A few new accessions to the critical futures lexicon, courtesy Stefan Collini’s dissection of the B-school blandishments of UK HE policy:
One of the most revealing features of [the HE White Paper’s] prose is the way the tense that might be called the mission-statement present is used to disguise implausible non sequiturs as universally acknowledged general truths. Here is one mantra, repeated in similar terms at several points: ‘Putting financial power into the hands of learners makes student choice meaningful.’ Part of the brilliance of the semantic reversals at the heart of such Newspeak lies in the simple transposition of negative to positive. After all, ‘putting financial power into the hands of learners’ means ‘making them pay for something they used to get as of right’. So forcing you to pay for something enhances your power. And then the empty, relationship-counselling cadence of the assertion that this ‘makes student choice meaningful’. Translation: ‘If you choose something because you care about it and hope it will extend your human capacities it will have no significance for you, but if you are paying for it then you will scratch people’s eyes out to get what you’re entitled to.’ No paying, no meaning. After all, why else would anyone do anything?

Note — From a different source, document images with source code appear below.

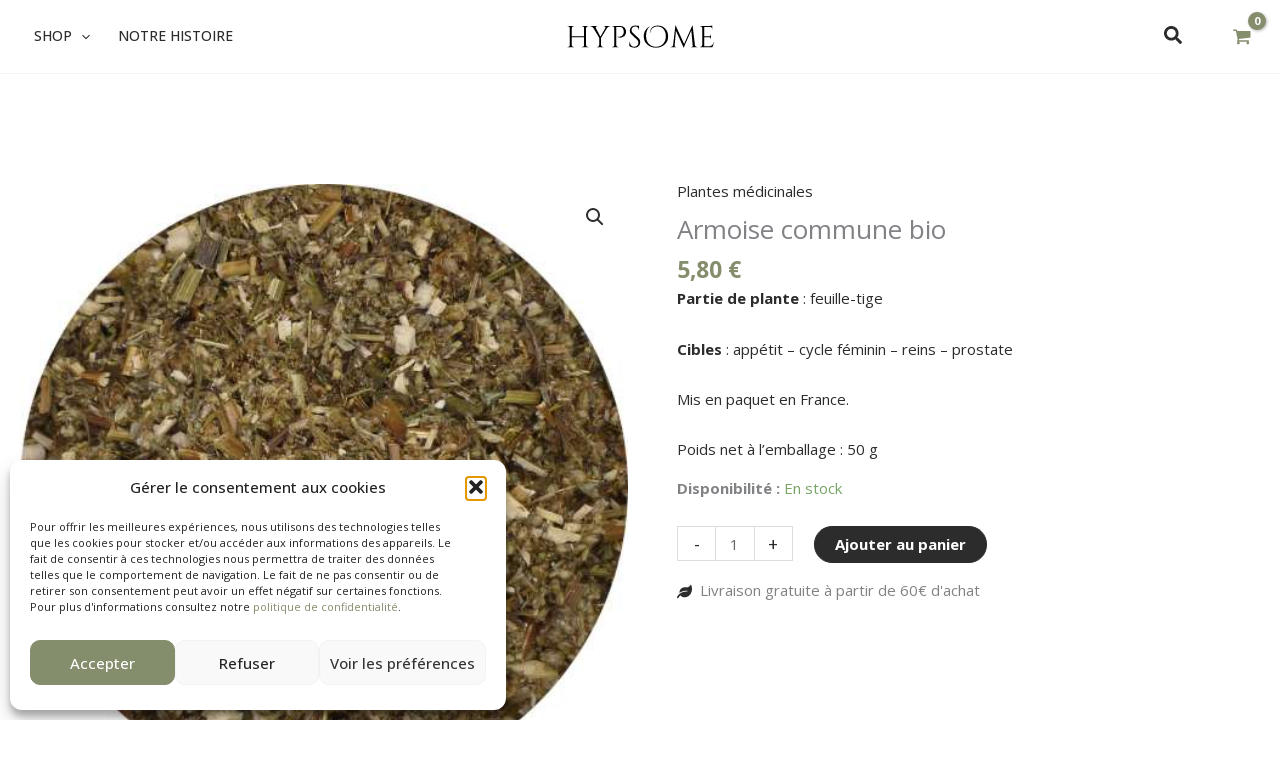

--- FILE ---
content_type: image/svg+xml
request_url: https://hypsome.com/wp-content/uploads/2022/06/logo-hypsome.svg
body_size: 6636
content:
<svg xmlns="http://www.w3.org/2000/svg" xmlns:xlink="http://www.w3.org/1999/xlink" xmlns:serif="http://www.serif.com/" width="100%" height="100%" viewBox="0 0 1459 417" xml:space="preserve" style="fill-rule:evenodd;clip-rule:evenodd;stroke-linejoin:round;stroke-miterlimit:2;"><g><g><g><path d="M167.021,308.74c5.068,-0 9.42,-1.789 12.998,-5.366c3.637,-3.637 5.545,-7.9 5.724,-12.76l-0,-76.08l-120.083,0l0,76.08c0,5.098 1.849,9.391 5.605,12.879c3.726,3.518 8.139,5.247 13.236,5.247l3.816,-0l0,2.981l-64.274,0l-0,-2.981l3.816,-0c5.068,-0 9.42,-1.729 12.998,-5.247c3.637,-3.488 5.545,-7.781 5.724,-12.879l-0,-163.25c-0.179,-5.068 -2.087,-9.361 -5.724,-12.879c-3.578,-3.577 -7.93,-5.366 -12.998,-5.366l-3.816,0l-0,-2.862l64.274,0l0,2.862l-3.816,0c-5.097,0 -9.48,1.789 -13.117,5.366c-3.577,3.518 -5.485,7.811 -5.724,12.879l0,78.346l120.083,-0l-0,-78.346c-0.179,-7.065 -3.28,-12.342 -9.302,-15.86c-2.951,-1.58 -6.081,-2.385 -9.42,-2.385l-3.816,0l-0,-2.862l64.274,0l0,2.862l-3.816,0c-5.097,0 -9.48,1.849 -13.117,5.486c-3.577,3.577 -5.485,7.93 -5.724,12.998l0,163.011c0.239,5.098 2.147,9.391 5.724,12.879c3.637,3.518 8.02,5.247 13.117,5.247l3.816,-0l0,2.981l-64.274,0l-0,-2.981l3.816,-0Z" style="fill-rule:nonzero;"></path></g></g><g><g><g><path d="M442.573,109.119l-4.054,0c-5.903,0 -11.418,1.64 -16.576,4.889c-5.187,3.19 -9.54,7.245 -13.117,12.164l-57.835,93.967l-0,70.117c-0,5.098 1.789,9.481 5.366,13.118c3.637,3.577 8.139,5.366 13.475,5.366l3.458,-0l0,2.981l-63.917,0l0,-2.981l3.816,-0c5.068,-0 9.421,-1.729 12.998,-5.247c3.637,-3.488 5.545,-7.781 5.724,-12.879l0,-70.833l-56.046,-93.609c-2.952,-4.681 -7.125,-8.705 -12.521,-12.044c-5.336,-3.339 -10.941,-5.009 -16.814,-5.009l-4.174,0l0,-2.862l72.264,0l0,2.862l-3.816,0c-4.293,0 -7.631,1.968 -10.016,5.843c-1.133,2.236 -1.67,4.383 -1.67,6.44c0,1.997 0.477,3.995 1.431,5.962l44.002,82.162l46.984,-82.52c0.954,-1.907 1.431,-3.815 1.431,-5.723c0,-1.968 -0.686,-4.085 -2.027,-6.321c-2.326,-3.875 -5.664,-5.843 -10.017,-5.843l-3.458,0l-0,-2.862l65.109,0l0,2.862Z" style="fill-rule:nonzero;"></path></g></g></g><g><g><g><path d="M593.839,162.9c0,8.586 -1.759,16.635 -5.247,24.088c-6.439,13.833 -17.768,23.492 -33.985,28.977c-5.724,1.998 -10.673,2.981 -14.787,2.981c-12.104,0 -22.538,-2.265 -31.362,-6.797l-0,-2.862c14.31,3.101 27.486,1.521 39.59,-4.77c10.792,-5.485 18.155,-14.458 22.061,-26.95c1.192,-3.875 1.789,-7.572 1.789,-11.09l-0,-6.558c-0.418,-13.654 -4.025,-24.565 -10.852,-32.674c-6.857,-8.169 -16.456,-12.283 -28.858,-12.283l-33.747,0l0,175.294c0.239,5.098 2.146,9.481 5.724,13.118c3.637,3.577 8.019,5.366 13.117,5.366l3.816,-0l0,2.981l-64.274,0l-0,-2.981l3.816,-0c5.068,-0 9.42,-1.789 12.998,-5.366c3.637,-3.637 5.545,-8.02 5.723,-13.118l0,-164.084c-0.566,-4.919 -2.623,-8.974 -6.2,-12.164c-3.518,-3.249 -7.692,-4.889 -12.521,-4.889l-3.578,0l-0.238,-2.862l76.557,0c18.841,0 33.627,5.068 44.36,15.145c10.732,10.017 16.098,23.849 16.098,41.498Z" style="fill-rule:nonzero;"></path></g></g></g><g><g><g><path d="M626.475,299.677c-0.567,-2.683 -0.835,-7.93 -0.835,-15.741c0,-7.87 1.461,-16.217 4.412,-25.042l2.624,0c-0.239,2.147 -0.358,4.293 -0.358,6.44c0,11.924 3.607,21.882 10.852,29.812c7.303,7.959 16.933,11.924 28.857,11.924c12.313,0 22.419,-3.726 30.289,-11.209c7.93,-7.453 11.925,-16.814 11.925,-28.023c0,-11.269 -3.816,-20.421 -11.448,-27.427l-56.285,-52.35c-10.583,-9.778 -15.859,-21.584 -15.859,-35.416c-0,-13.893 4.65,-25.788 13.952,-35.655c9.301,-9.928 21.852,-14.906 37.682,-14.906c7.453,-0 15.89,1.013 25.28,2.981l11.448,-0l0,36.132l-2.623,-0c-0,-9.212 -3.19,-16.575 -9.54,-22.061c-6.38,-5.485 -14.548,-8.228 -24.565,-8.228c-10.017,0 -18.424,3.339 -25.161,10.017c-6.678,6.618 -10.017,14.906 -10.017,24.923c-0,10.016 3.875,18.662 11.686,25.876l57.835,53.423c9.778,9.003 14.668,21.316 14.668,36.967c-0,15.681 -5.009,28.56 -15.026,38.636c-9.957,10.017 -23.223,15.025 -39.828,15.025c-8.676,0 -17.858,-1.311 -27.547,-3.935c-9.629,-2.623 -17.112,-6.678 -22.418,-12.163Z" style="fill-rule:nonzero;"></path></g></g></g><g><g><g><path d="M829.673,174.586c-0.805,-2.534 -1.193,-4.71 -1.193,-6.558c0,-1.908 0.06,-3.995 0.239,-6.32c0.238,-2.385 0.656,-5.605 1.312,-9.66c0.715,-4.114 2.057,-8.168 4.054,-12.163c1.968,-4.054 4.233,-7.93 6.797,-11.686c2.534,-3.727 5.784,-7.155 9.778,-10.255c3.965,-3.101 8.407,-5.843 13.356,-8.228c10.405,-5.068 23.045,-7.632 37.921,-7.632c29.871,-0 54.258,9.957 73.099,29.812c18.9,19.884 28.381,45.284 28.381,76.199c-0,30.945 -11.18,56.613 -33.509,77.034c-22.269,20.451 -50.531,30.646 -84.785,30.646c-34.284,0 -62.694,-10.165 -85.262,-30.527c-22.597,-20.332 -33.866,-46.745 -33.866,-79.18c-0,-20.988 4.889,-39.591 14.667,-55.808c9.778,-16.218 23.76,-28.918 41.975,-38.159l1.789,2.623c-12.73,8.437 -21.912,20.6 -27.546,36.49c-5.575,15.83 -8.348,32.644 -8.348,50.441c0,33.092 8.974,58.909 26.95,77.511c18.037,18.603 41.141,27.904 69.283,27.904c28.202,0 51.277,-9.331 69.164,-28.023c17.947,-18.752 26.95,-43.406 26.95,-73.933c-0,-26.384 -7.125,-48.683 -21.346,-66.898c-14.16,-18.186 -34.164,-27.308 -59.981,-27.308c-11.537,0 -22.031,2.087 -31.481,6.201c-17.023,7.244 -28.262,19.169 -33.747,35.774c-1.521,4.949 -2.266,9.152 -2.266,12.64c-0,3.518 0.179,6.321 0.596,8.467l-2.981,0.596Z" style="fill-rule:nonzero;"></path></g></g></g><g><g><g><path d="M1285.36,308.74l4.651,-0l-0,2.981l-63.678,0l-0,-2.623l4.412,-0c3.339,-0 6.141,-1.253 8.466,-3.816c2.385,-2.534 3.369,-5.486 2.981,-8.825l-13.236,-147.628l-61.651,137.015c-5.485,12.014 -8.824,22.001 -10.017,29.931l-2.862,0l-75.245,-162.892l-12.521,143.574c-0.417,3.101 0.537,6.022 2.862,8.705c2.385,2.624 5.247,3.936 8.586,3.936l4.412,-0l-0,2.623l-57,0l-0,-2.981l4.65,-0c5.486,-0 10.196,-1.61 14.191,-4.889c4.054,-3.339 6.469,-7.871 7.274,-13.595l22.061,-188.172l2.862,-0l81.923,177.082l80.134,-177.082l2.743,-0l22.538,188.172c0.775,5.724 3.219,10.256 7.274,13.595c4.114,3.279 8.854,4.889 14.19,4.889Z" style="fill-rule:nonzero;"></path></g></g></g><g><g><g><g><path d="M1315.92,308.74c5.068,-0 9.42,-1.789 12.998,-5.366c3.637,-3.637 5.545,-8.02 5.723,-13.118l0,-164.323c0,-4.77 -1.878,-8.735 -5.604,-11.925c-3.667,-3.249 -8.049,-4.889 -13.117,-4.889l-3.578,0l-0.238,-2.862l85.977,0c6.022,0 12.64,-0.596 19.795,-1.788c7.155,-1.193 12.193,-2.385 15.145,-3.578l-0,36.967l-2.982,-0l0,-5.247c0,-4.68 -1.639,-8.705 -4.889,-12.044c-3.19,-3.339 -7.005,-5.068 -11.447,-5.247l-59.982,0l0,90.748l49.607,-0c3.965,-0.239 7.304,-1.7 10.017,-4.413c2.772,-2.772 4.173,-6.2 4.173,-10.255l0,-4.173l2.862,-0l0,46.387l-2.862,-0l0,-4.412c0,-3.876 -1.371,-7.185 -4.054,-9.898c-2.623,-2.772 -5.903,-4.233 -9.778,-4.412l-49.965,-0l0,87.766l41.975,0c14.548,0 25.638,-3.219 33.27,-9.659c7.632,-6.499 13.982,-16.128 19.08,-28.858l2.862,0l-17.053,47.58l-121.751,0l-0,-2.981l3.816,-0Z" style="fill-rule:nonzero;"></path></g></g></g></g></g></svg>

Another favoured tense in official documents is what might be called the dogmatic future. For example: allowing new providers to enter the market ‘will also lead to higher education institutions concentrating on high-quality teaching’. Not, you understand, in the way they concentrate on it at present, but in the way they ‘will’ when Cramme, Chargem and Skimp set up shop down the road. Or again: ‘empowering’ students by loading high levels of debt onto them will stimulate ‘competition between [sic] the best academics’.